**PASSAGE PROVIDED**
»»

Room on Fire is the second studio album by American rock band the Strokes, released on October 28, 2003, through RCA Records. Its title is derived from a lyric in the song "Reptilia".

Room on Fire received positive reviews upon its release, and reached number four on the US Billboard 200 (where it went on to sell 597,000 units by October 2006 and was certified gold) and number two on the UK Albums Chart. Three singles were released from the album: "12:51", "Reptilia", and "The End Has No End".

Recording
Immediately after touring for their debut album Is This It, the Strokes returned to the studio. They hired Radiohead producer Nigel Godrich, but fired him when, according to the band, their work together proved "soulless". Godrich said of the failed collaboration: "The problem there was that me and [singer Julian Casablancas] are just too similar, we're both control freaks. He wanted to do it his way, I wanted to do it my way, and obviously that's the point of me being there. And I'm saying 'Well, why am I here if you're not prepared to try and do it the way I want to do it?' We got on great, it was just one of those laughable things where it just doesn't work. I wanted them to change, and they didn't."

Those sessions were ultimately scrapped and the band returned to their original producer, Gordon Raphael. The Strokes had exactly only three months of studio time to record the album. Guitarist Nick Valensi stated that "the album would've ended up a lot better if we'd had another couple of weeks."

««

**ENTRIES SHOWN**

»»

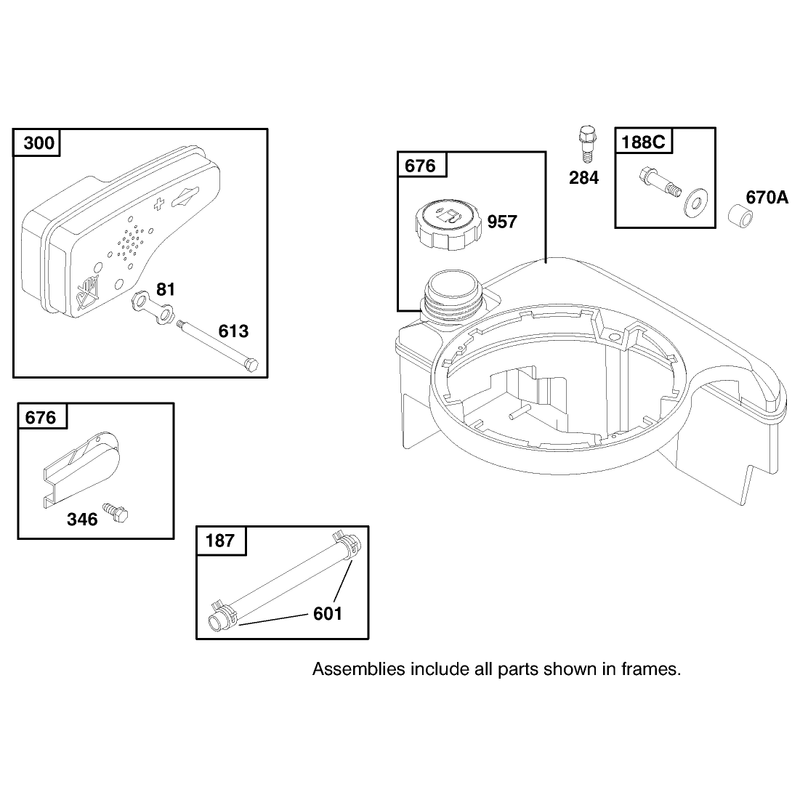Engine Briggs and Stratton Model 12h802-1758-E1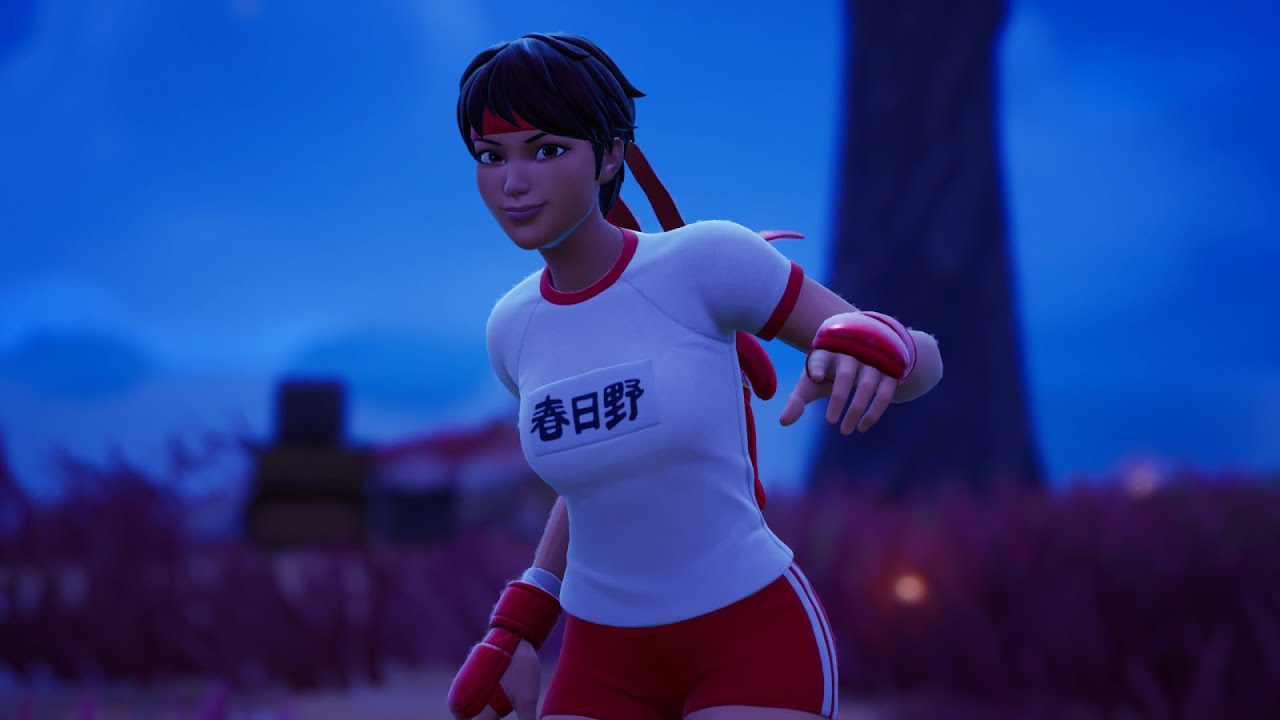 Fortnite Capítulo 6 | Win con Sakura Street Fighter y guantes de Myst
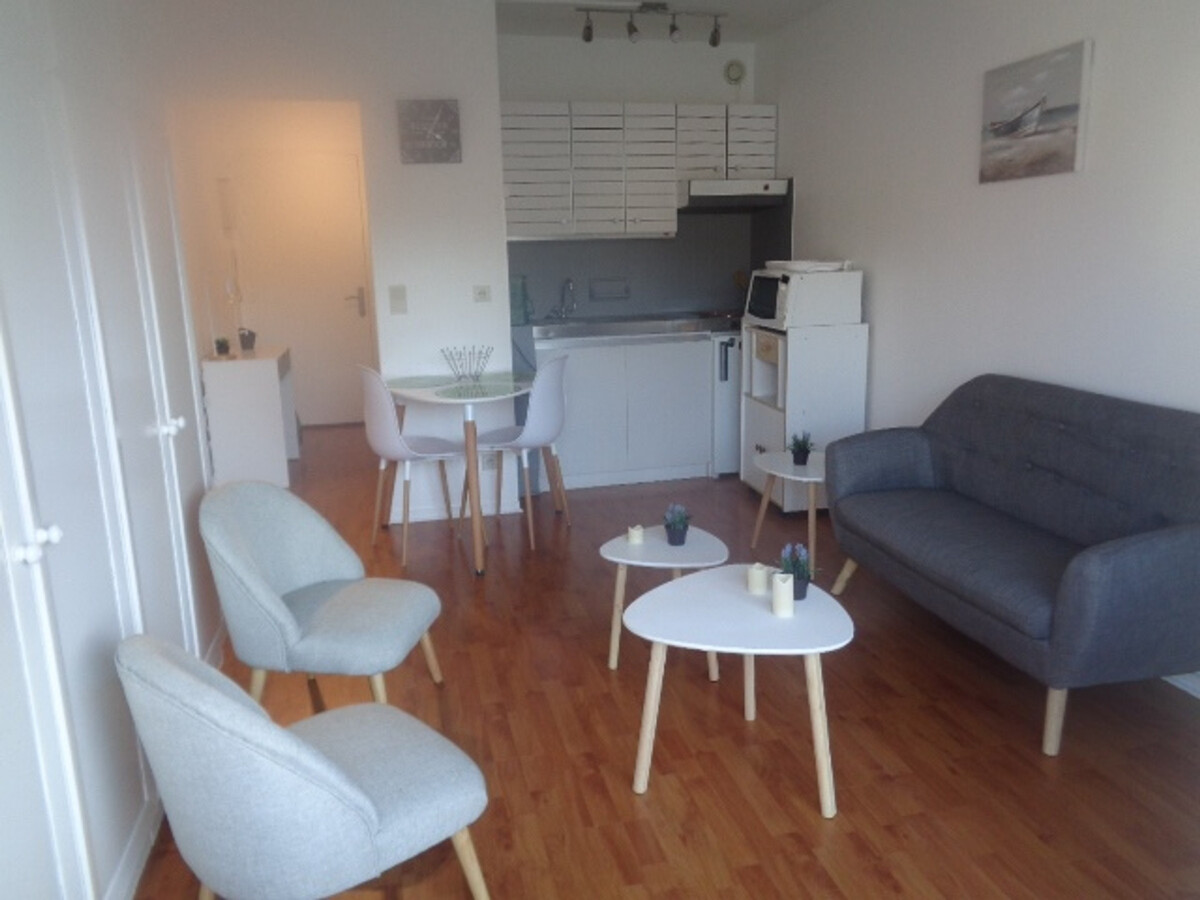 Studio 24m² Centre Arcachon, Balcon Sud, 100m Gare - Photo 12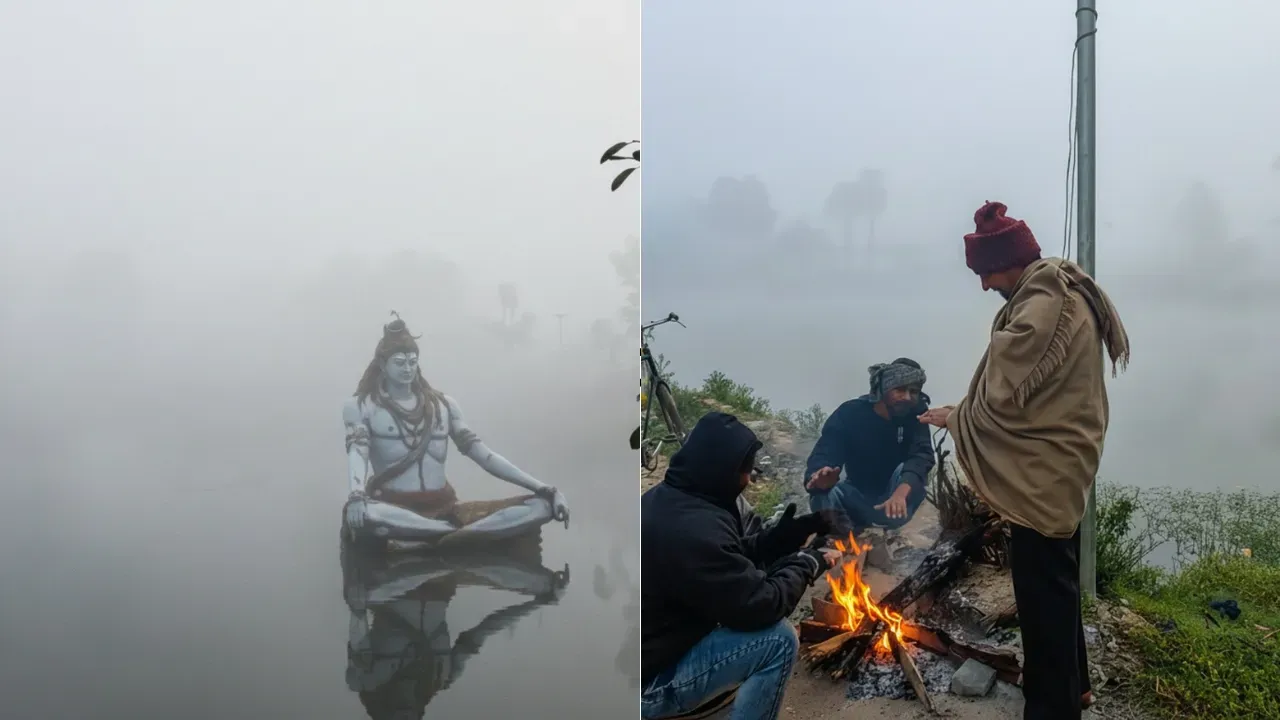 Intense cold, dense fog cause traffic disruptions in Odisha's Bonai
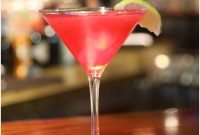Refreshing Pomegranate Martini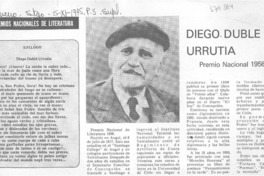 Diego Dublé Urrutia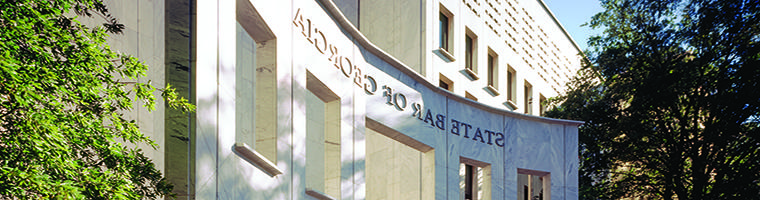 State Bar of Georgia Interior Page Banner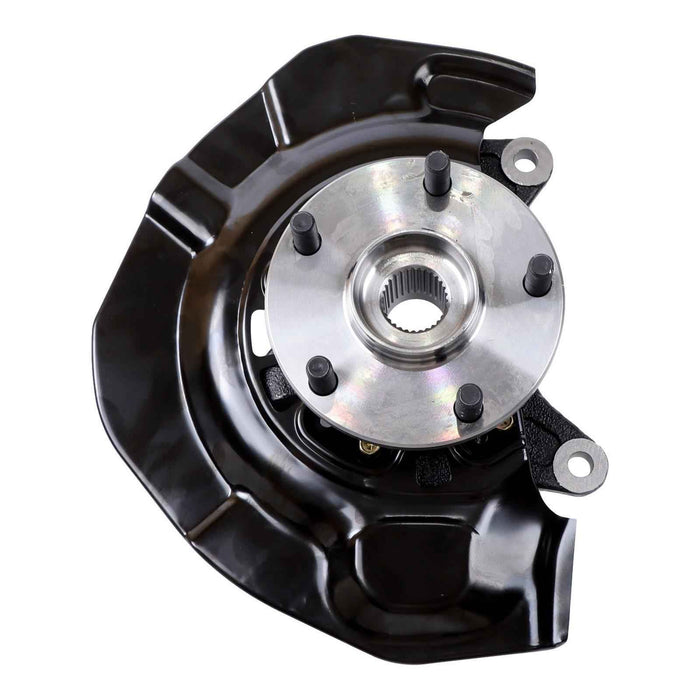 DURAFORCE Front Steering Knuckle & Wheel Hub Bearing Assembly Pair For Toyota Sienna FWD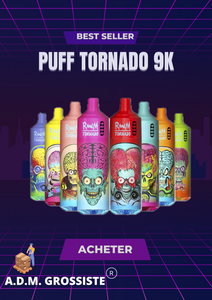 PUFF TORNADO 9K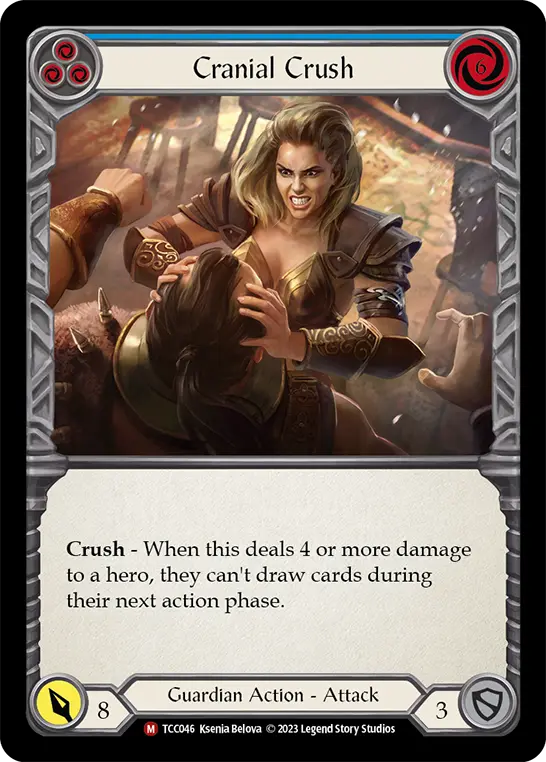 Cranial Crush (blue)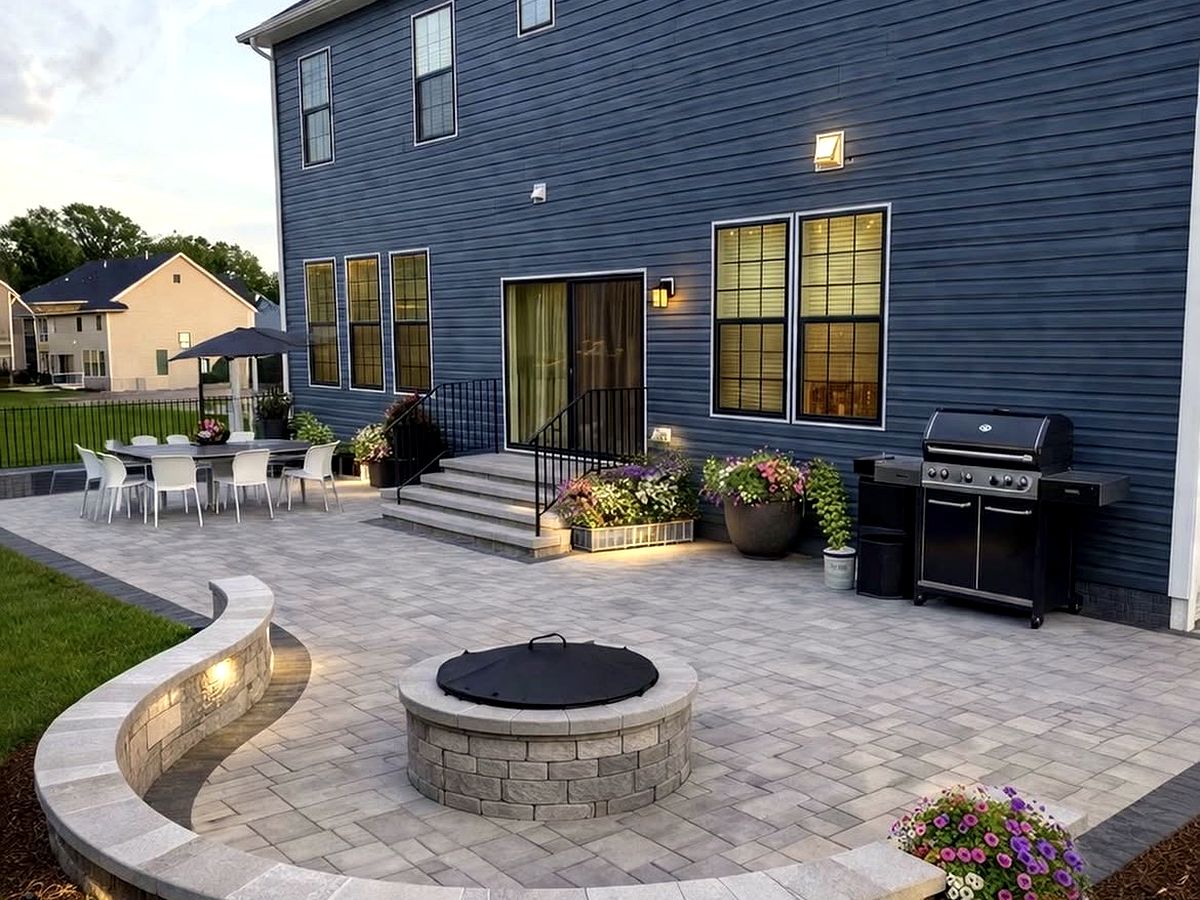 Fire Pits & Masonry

««

**YOUR OBJECTIVE**
Answer these from the passage on Room on Fire:
(a) Through which record label was the album released?
(b) After the sessions with Nigel Godrich were scrapped, which producer did the band go back to?
(c) What was the album's highest position on the UK Albums Chart?
The records aren't needed for this work.

**YOUR SOLUTION**
(a) RCA Records
(b) Gordon Raphael
(c) Number two